*Material provided*

# # #

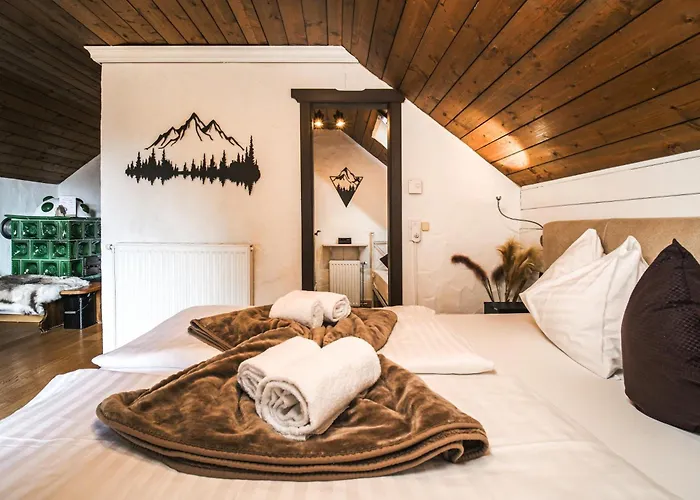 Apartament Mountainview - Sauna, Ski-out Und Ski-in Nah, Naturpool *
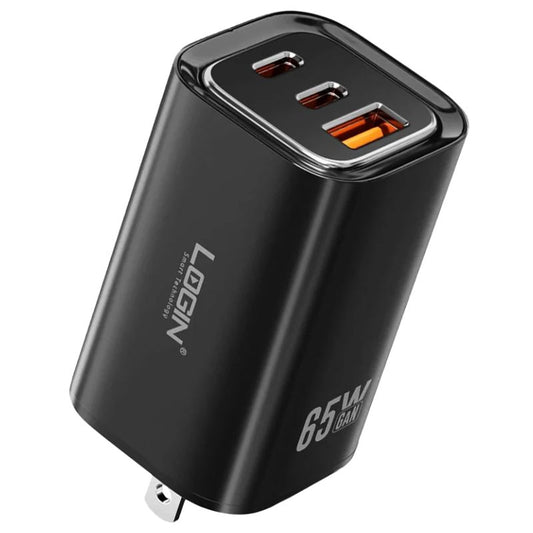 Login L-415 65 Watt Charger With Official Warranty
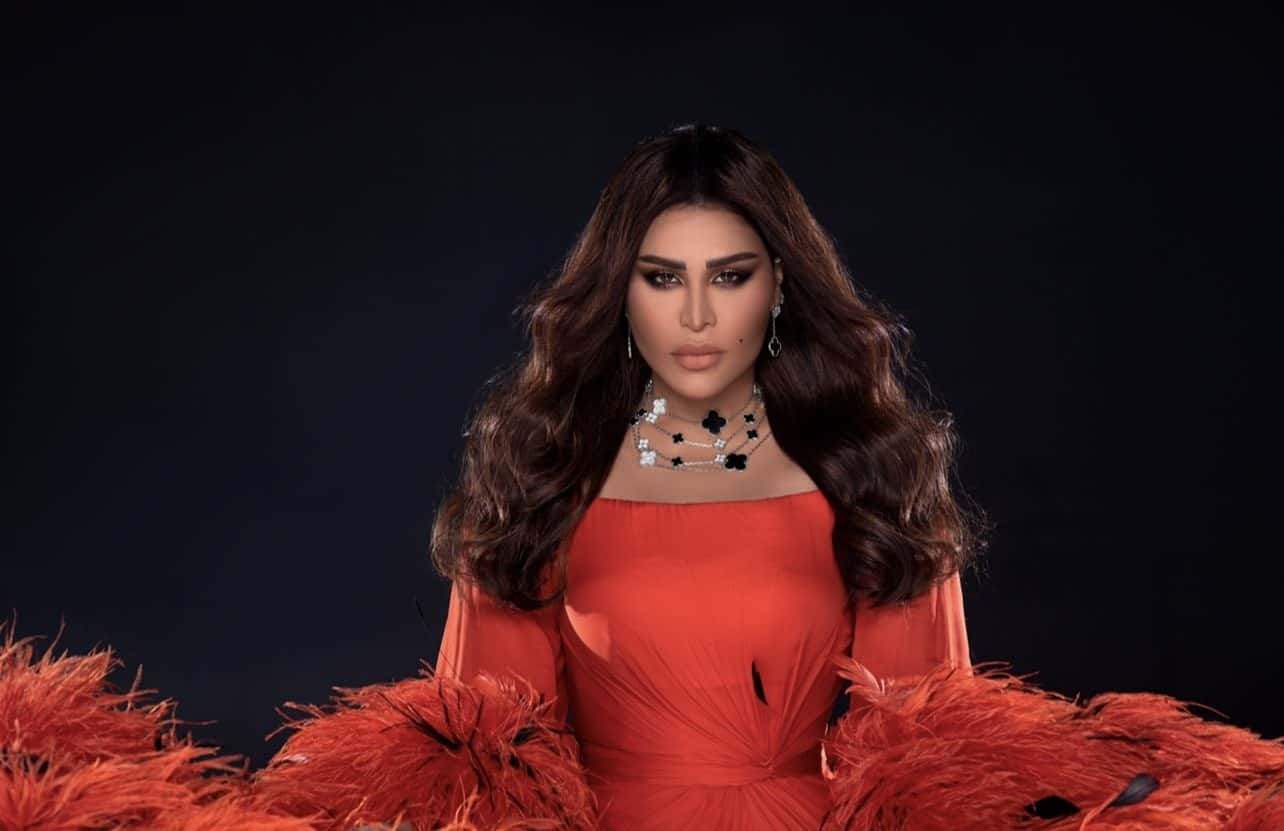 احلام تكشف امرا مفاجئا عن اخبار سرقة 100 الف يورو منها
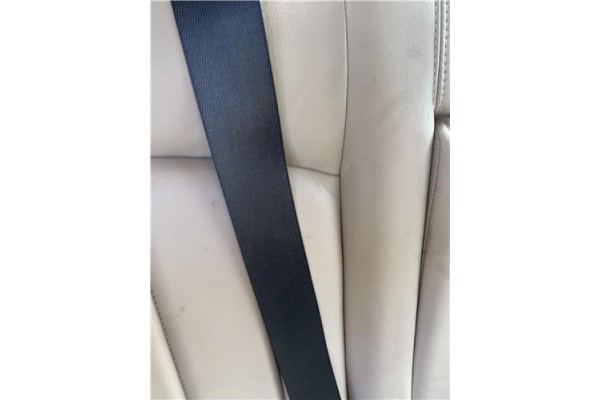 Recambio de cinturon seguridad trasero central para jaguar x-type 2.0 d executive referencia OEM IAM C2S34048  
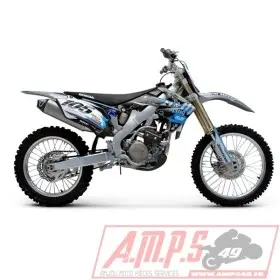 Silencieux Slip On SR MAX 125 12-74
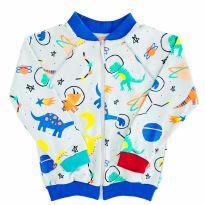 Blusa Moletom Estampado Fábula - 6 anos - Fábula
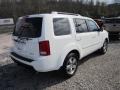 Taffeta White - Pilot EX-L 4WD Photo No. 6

# # #

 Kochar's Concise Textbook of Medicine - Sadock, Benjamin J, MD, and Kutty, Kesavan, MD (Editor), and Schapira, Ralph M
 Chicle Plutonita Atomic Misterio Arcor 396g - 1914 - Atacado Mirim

# # #

*Problem to solve*
Using the records above, return word for word the lines that begin at the one containing "Apartament Mountainview - Sauna, Ski-out" and end at the one containing "Recambio de cinturon", both of them included and no pictures.

*Output of the exercise*
 Apartament Mountainview - Sauna, Ski-out Und Ski-in Nah, Naturpool *
 Login L-415 65 Watt Charger With Official Warranty
 احلام تكشف امرا مفاجئا عن اخبار سرقة 100 الف يورو منها
 Recambio de cinturon seguridad trasero central para jaguar x-type 2.0 d executive referencia OEM IAM C2S34048  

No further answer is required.